▶ EXERCISE INSTRUCTIONS
Write out precisely the lines beginning with the line that contains "Which among" and ending with the last line of the entries, and no other lines.

▶ MATERIAL FOR THIS EXERCISE
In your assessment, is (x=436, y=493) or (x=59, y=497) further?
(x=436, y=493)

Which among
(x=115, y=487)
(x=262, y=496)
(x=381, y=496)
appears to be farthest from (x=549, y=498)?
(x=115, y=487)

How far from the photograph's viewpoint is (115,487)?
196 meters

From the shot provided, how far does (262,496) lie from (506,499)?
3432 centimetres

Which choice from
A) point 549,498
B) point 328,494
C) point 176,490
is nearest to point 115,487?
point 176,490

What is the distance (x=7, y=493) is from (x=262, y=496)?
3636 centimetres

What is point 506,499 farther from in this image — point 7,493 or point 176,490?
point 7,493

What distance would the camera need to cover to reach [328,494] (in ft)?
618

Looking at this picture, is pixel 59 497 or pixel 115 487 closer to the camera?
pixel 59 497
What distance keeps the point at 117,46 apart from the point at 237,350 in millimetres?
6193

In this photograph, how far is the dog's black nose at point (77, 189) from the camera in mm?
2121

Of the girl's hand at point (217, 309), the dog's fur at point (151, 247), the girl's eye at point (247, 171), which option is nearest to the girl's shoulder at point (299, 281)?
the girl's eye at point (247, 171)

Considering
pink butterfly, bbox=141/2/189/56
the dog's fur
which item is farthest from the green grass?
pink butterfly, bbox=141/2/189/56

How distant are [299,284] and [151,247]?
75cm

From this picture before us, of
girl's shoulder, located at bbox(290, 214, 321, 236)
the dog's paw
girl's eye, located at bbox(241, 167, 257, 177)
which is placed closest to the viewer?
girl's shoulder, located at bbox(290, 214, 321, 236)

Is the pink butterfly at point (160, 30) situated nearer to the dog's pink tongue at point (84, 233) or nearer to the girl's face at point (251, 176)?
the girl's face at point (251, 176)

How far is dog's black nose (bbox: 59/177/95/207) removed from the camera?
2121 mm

▶ THE RESPONSE
Which among
(x=115, y=487)
(x=262, y=496)
(x=381, y=496)
appears to be farthest from (x=549, y=498)?
(x=115, y=487)

How far from the photograph's viewpoint is (115,487)?
196 meters

From the shot provided, how far does (262,496) lie from (506,499)?
3432 centimetres

Which choice from
A) point 549,498
B) point 328,494
C) point 176,490
is nearest to point 115,487?
point 176,490

What is the distance (x=7, y=493) is from (x=262, y=496)?
3636 centimetres

What is point 506,499 farther from in this image — point 7,493 or point 176,490?
point 7,493

What distance would the camera need to cover to reach [328,494] (in ft)?
618

Looking at this picture, is pixel 59 497 or pixel 115 487 closer to the camera?
pixel 59 497
What distance keeps the point at 117,46 apart from the point at 237,350 in millimetres?
6193

In this photograph, how far is the dog's black nose at point (77, 189) from the camera in mm?
2121

Of the girl's hand at point (217, 309), the dog's fur at point (151, 247), the girl's eye at point (247, 171), which option is nearest to the girl's shoulder at point (299, 281)?
the girl's eye at point (247, 171)

Considering
pink butterfly, bbox=141/2/189/56
the dog's fur
which item is farthest from the green grass?
pink butterfly, bbox=141/2/189/56

How distant are [299,284] and [151,247]?
75cm

From this picture before us, of
girl's shoulder, located at bbox(290, 214, 321, 236)
the dog's paw
girl's eye, located at bbox(241, 167, 257, 177)
which is placed closest to the viewer?
girl's shoulder, located at bbox(290, 214, 321, 236)

Is the pink butterfly at point (160, 30) situated nearer to the dog's pink tongue at point (84, 233) or nearer to the girl's face at point (251, 176)?
the girl's face at point (251, 176)

How far is dog's black nose (bbox: 59/177/95/207) removed from the camera?
2121 mm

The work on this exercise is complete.